Ainsi, dès mon plus jeune âge, coups de tatane, Lego, accrobranche et autres Mécano ont enchanté mon quotidien. Dans la cour, j’étais la plus grande, et en petite section déjà on venait me chercher pour jeter des cailloux aux grands à travers le grillage. Tant de raclées rondement administrées ont eu vite fait de me conforter dans l’idée que, fille ou garçon, ce qui compte dans le rapport de force c’est le nombre, la rage, et la grosseur du caillou.

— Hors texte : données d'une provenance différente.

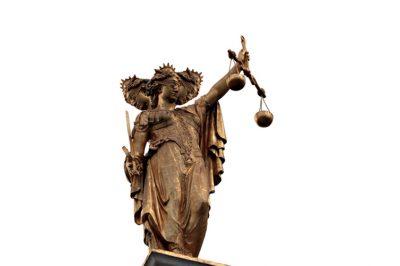 Háromfejűvé válhat az igazságszolgáltatási rendszer – Ahogyan a jogszociológus látja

Forte d’une moyenne générale frisant le sans-faute, serrée de près par ma copine Tiphaine (ou peut-être était-ce l’inverse…) et loin devant Pierre-Yves, bon troisième, j’étais convaincue qu’être une fille offrait toutes les garanties intellectuelles nécessaires à la compréhension du monde, du moins tel qu’il était présenté en CP.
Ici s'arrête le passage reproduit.